Hopefully, an example will clarify the concept. The example is an expanded version of an example used in Ayende’s blog post on understanding Map/Reduce.
Example Domain
The example domain we are going to use is blog posts. Imagine a site (like Wordpress) that has multiple blogs, each with multiple posts and each post has multiple comments. As there is the potential for an unlimited number of authors the blog posts are distributed across multiple servers in a server farm. We are going to use RavenDB as the database for our example - an example RavenDB JSON document is shown in Listing 1
Listing 1: A typical Blog Post JSON document |
{ "type": "post", "name": "Map/Reduce explained", "blog_id": 3, "post_id": 6, "tags": ["nosql", "map reduce"], "post_content": "", "comments": [ { "source_ip": '127.0.0.1', "author": "john", "text": "Awesome blog post mate" }] } |
The blog_id identifies the blog author, the post_id identifies the post and the blog has an array of comments.
Our example query is to find the total number of comments for each author, summed across all the posts that the author has made.
Applying the Map
The first step is to apply the Map function to the data. Listing 2 shows the Map function we are going to apply.
Listing 2: The Map function to calculate the comment count |
from post in docs.posts select new { post.blog_id, comments_length = comments.length }; |
One of the cool things about RavenDB is that its Map and Reduce functions can be defined as LINQ expressions. Figure 1 shows the result of this function to a fictitious data set.
Figure 1: Applying the Map function |
In this dataset we have 11 blog posts from 6 authors spread across 4 nodes. The Map function creates a result set with 3 columns - a key (Doc Id), the Blog Id and the number of comments for that post.
Applying the Reduce Function
Now that we have mapped our data, we can start reducing it using a Reduce function to calculate the total number of comments for each of the 6 blog authors.
Listing 3: The Reduce function used to calculate the comment count. |
from agg in results group agg by agg.key into g select new { agg.blog_id, comments_length = g.Sum(x=>x.comments_length) }; |
Again, the reduce function is a LINQ expression. It takes the results of the Map function and sums the comments by blog_id. The first step is to apply the reduce function separately to each of the 4 nodes - this is shown in Figure 2.
Figure 2: Applying the Reduce function to each node |
The application of this function is trivial for three of the nodes as all the blog posts are for different authors, but for the second node blog_id 3 has two posts so the reduce function sums the comments for this author.
One of the features of reduce functions that make them work is that the result set has the same “format” as the initial data, so we can apply the function repeatedly until we come up with the final answer.
To illustrate this, lets assume that the system has been set up to sum across the nodes in groups of three.
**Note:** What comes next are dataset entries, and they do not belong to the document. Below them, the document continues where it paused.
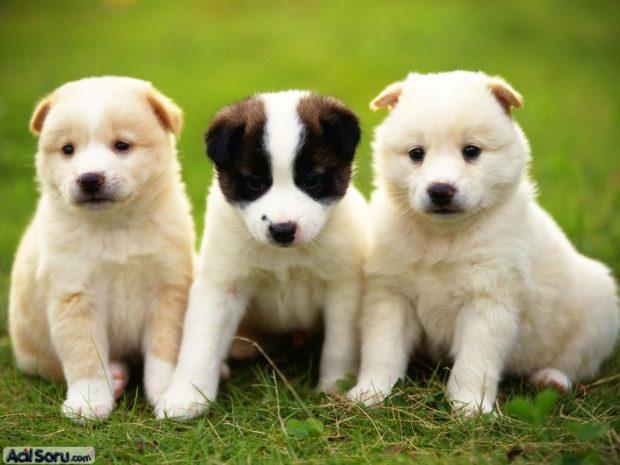 kopek cesitleri 620x465 Köpeğiniz Asyalı mı, Avrupalı mı?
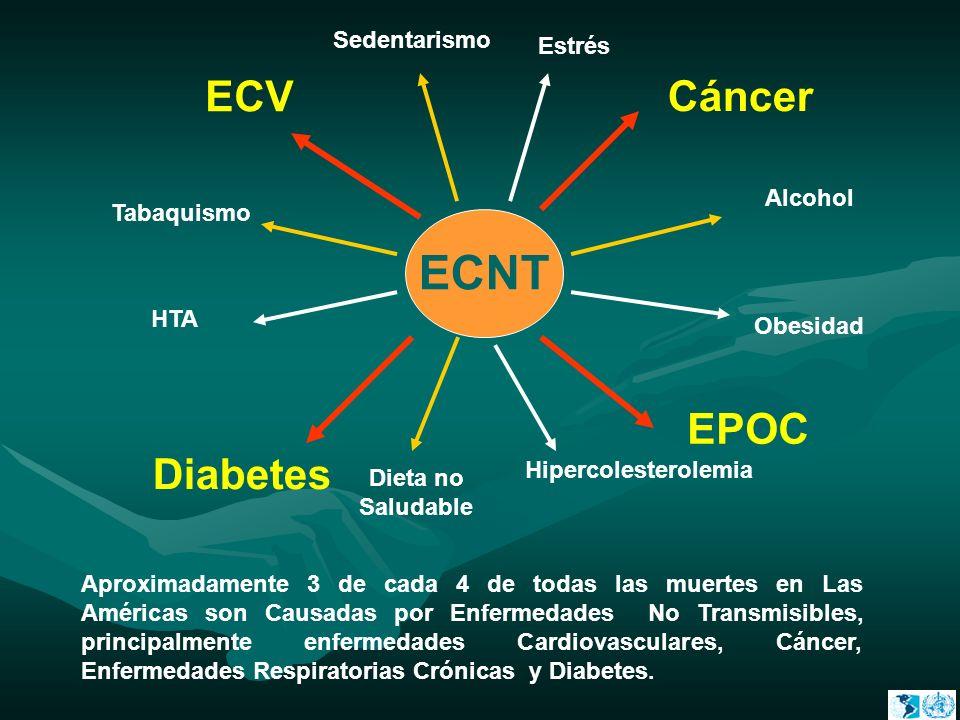 ECNT Diabetes EPOC Cáncer ECV Sedentarismo Alcohol Obesidad Dieta no Saludable Tabaquismo Aproximadamente 3 de cada 4 de todas las muertes en Las Amér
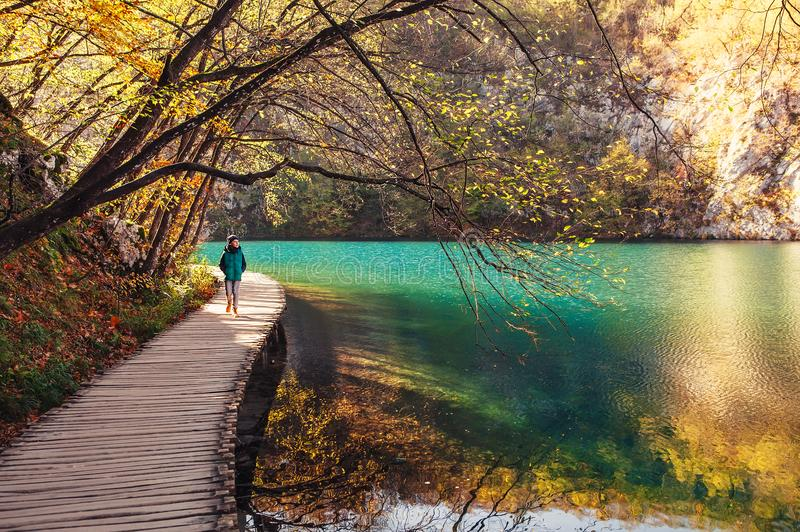 Van het de aardpark van Kroatië de Meren van Plitvice in de herfst - jongensgangen op brid royalty-vrije stock foto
This is arbitrary, we could get to the final answer in one step by just summing over all 4 nodes, but hopefully this will illustrate the point.
Figure 3: Applying the Reduce function to sum across 3 nodes |
There are now two blog authors that have multiple posts. But we still have two result sets so finally we will apply the reduce function a third time to combine the results of these two sets - see Figure 4.
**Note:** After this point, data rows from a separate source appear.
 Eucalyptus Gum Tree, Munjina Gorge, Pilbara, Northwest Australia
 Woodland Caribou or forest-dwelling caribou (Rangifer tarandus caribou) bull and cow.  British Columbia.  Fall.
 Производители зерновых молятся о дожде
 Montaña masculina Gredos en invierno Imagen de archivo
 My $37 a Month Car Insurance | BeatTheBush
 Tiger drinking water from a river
Figure 4: Applying the Reduce function to get the final answer |
We now have our final answer - the total number of comments for each of the 6 authors in our blog system.
Updating the Results
The number of posts in the blogging system is not static, authors are always posting new blogs and visitors are always posting new comments, and this is where the power of the Map/Reduce functions come in, and hopefully I will show why it can be beneficial to sum over smaller batches of nodes rather than all of them.
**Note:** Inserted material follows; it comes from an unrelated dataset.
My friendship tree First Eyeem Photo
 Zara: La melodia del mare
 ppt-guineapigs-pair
In our example one of the blogs receives a new comment.
Figure 5: Updating the Results |
This just happens to happen on the blog on node 4. The Map function is therefore applied again - but only on the affected node.
Figure 6: Re-applying the first Reduce step |
The first Reduce function is also updated, but again only on node 4 (as the other 3 nodes are unchanged).
Figure 7: Re-applying the second Reduce step |
The second Reduce function is also updated, but only on group 2 as the first group in unchanged. Finally the final Reduce step is applied to get the updated results - Figure 8.
Figure 8: Re-applying the last Reduce step |
Yes, this example was contrived. But it illustrates the point that we don’t need to recalculate everything when one piece of data is updated or added.
Implementing Map/Reduce functions in a real NoSQL system is a little more complex than this trivial example, but hopefully this illustrates the concept.